Wie man sich anhand der Beschreibung vorstellen kann, ist dies ein Prozess, der sich schleichend einstellt und oft bemerkt man den Zustand erst, wenn die Situation sich schon extrem darstellt.


Wie kommt solch eine Trageerschöpfung zustande?


Es gibt viele Ursachen, aber als Haupt- und am meisten verbreitete Ursache ist leider, leider


das falsche Training zu nennen,


namentlich das Vorwärts-Abwärts-Reiten bzw. jegliches Reiten, das mit zu tief eingestelltem Pferd zuviel Gewicht auf die Vorhand bringt.


Ich muß hier einmal anmerken wie unglaublich hartnäckig sich Bilder als positiv eines vermeintlich korrekten Reitens halten, die nach den physikalischen und biomechanischen Gesetzen über kurz oder lang aber nur zu Schäden am Pferd führen können. Unvermeidlich. Immer. Garantiert.

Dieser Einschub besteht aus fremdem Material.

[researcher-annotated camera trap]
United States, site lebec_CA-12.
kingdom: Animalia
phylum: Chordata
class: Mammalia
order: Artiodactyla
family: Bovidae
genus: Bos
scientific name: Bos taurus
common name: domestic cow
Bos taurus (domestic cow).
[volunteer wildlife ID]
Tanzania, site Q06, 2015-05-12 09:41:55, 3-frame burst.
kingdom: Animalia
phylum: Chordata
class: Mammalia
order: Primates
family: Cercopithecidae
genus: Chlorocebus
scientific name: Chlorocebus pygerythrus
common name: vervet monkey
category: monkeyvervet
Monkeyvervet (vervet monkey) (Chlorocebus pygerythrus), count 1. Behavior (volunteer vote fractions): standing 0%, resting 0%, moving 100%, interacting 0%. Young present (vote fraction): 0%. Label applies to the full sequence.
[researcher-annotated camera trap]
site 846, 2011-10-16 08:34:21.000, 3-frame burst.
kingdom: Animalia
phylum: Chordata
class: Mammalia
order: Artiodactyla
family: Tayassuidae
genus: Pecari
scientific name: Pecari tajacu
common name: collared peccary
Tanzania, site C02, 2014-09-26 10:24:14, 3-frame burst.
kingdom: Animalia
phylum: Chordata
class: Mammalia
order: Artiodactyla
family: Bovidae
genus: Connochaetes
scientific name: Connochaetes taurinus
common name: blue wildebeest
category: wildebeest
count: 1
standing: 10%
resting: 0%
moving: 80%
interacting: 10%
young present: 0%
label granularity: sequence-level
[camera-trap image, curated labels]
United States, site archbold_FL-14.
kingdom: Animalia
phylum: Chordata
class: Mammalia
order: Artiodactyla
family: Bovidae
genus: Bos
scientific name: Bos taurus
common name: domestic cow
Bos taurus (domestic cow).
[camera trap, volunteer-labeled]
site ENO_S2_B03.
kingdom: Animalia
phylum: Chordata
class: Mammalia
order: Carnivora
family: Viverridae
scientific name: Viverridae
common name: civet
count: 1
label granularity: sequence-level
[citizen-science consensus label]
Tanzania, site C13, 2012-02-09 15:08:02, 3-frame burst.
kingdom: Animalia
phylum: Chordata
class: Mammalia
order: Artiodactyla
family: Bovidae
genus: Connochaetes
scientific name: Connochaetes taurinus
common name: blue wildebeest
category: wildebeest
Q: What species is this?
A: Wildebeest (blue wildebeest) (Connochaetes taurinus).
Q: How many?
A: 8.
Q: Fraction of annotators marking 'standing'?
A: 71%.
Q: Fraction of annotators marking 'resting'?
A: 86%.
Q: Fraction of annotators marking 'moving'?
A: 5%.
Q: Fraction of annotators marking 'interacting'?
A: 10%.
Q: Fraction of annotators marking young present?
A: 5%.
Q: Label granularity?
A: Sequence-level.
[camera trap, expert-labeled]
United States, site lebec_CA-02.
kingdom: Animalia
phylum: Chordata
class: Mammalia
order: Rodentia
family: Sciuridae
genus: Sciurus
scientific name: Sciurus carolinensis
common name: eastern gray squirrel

Mir persönlich ist es schleierhaft, daß trotz der Erkenntnisse immer noch an den biologischen und physikalischen Gesetzmäßigkeiten vorbei gearbeitet wird. Und das wider besseren Wissens.


Ein Pferd, daß nach vorne tief geritten wird, kann und wird niemals seinen Widerrist zur Entlastung der Vorhand anheben können. Das ist per Naturgestz nicht möglich. Im Gegenteil, es wird vorne mehr und mehr belastet und bekommt per Naturgesetz eine Überlastung der Vorhand (= Vorderbeine+Widerrist+Brustkorb+Hals) verpaßt.


Zur Erklärung und zum Verständnis dazu weiter unten noch etwas mehr.


Weitere Ursachen können sein:


  • Stuten, die ohne Training viele Fohlen austragen mußten.

  • Pferde, die sehr lange stehen, nicht gearbeitet werden und dabei tendenziell eher zu reichlich Futter bekommen.


Dinge, die eine Trageerschöpfung außerdem begünstigen sind:

  • Falsch angepaßte Sättel

  • Falsche oder schlechte Hufbearbeitung

  • Falsche (diesem Pferd nicht entsprechende) Haltungsbedingungen


Spätestens dann also, wenn das Pferd körperlich deutlich dem oben beschriebenen Schema entspricht, MUSS der Reiter die Reißleine ziehen und Gegenmaßnahmen ergreifen.


Ich persönlich verurteile keinen Reiter oder zeige mit dem Finger auf ihn, wenn er solch ein Pferd besitzt.

Jedem kann das passieren, alle sind nur Menschen, Fehler zu machen ist total normal, viele Dinge passieren und entwickeln sich ja eh aus Unwissenheit.

Manchmal kauft man ein Pferd "gebraucht" und hat vielleicht auch nicht gleich wahrgenommen, daß das Pferd schon in einer soliden Trageerschöpfung steckt.

Das ist alles kein Thema und niemand muß im Erdboden versinken mit so einer Diagnose.


Problematisch wird es aus meiner Sicht aber, wenn man in dem gleichen Stiefel weitermacht und nur an einzelnen Symptomen rumdoktort.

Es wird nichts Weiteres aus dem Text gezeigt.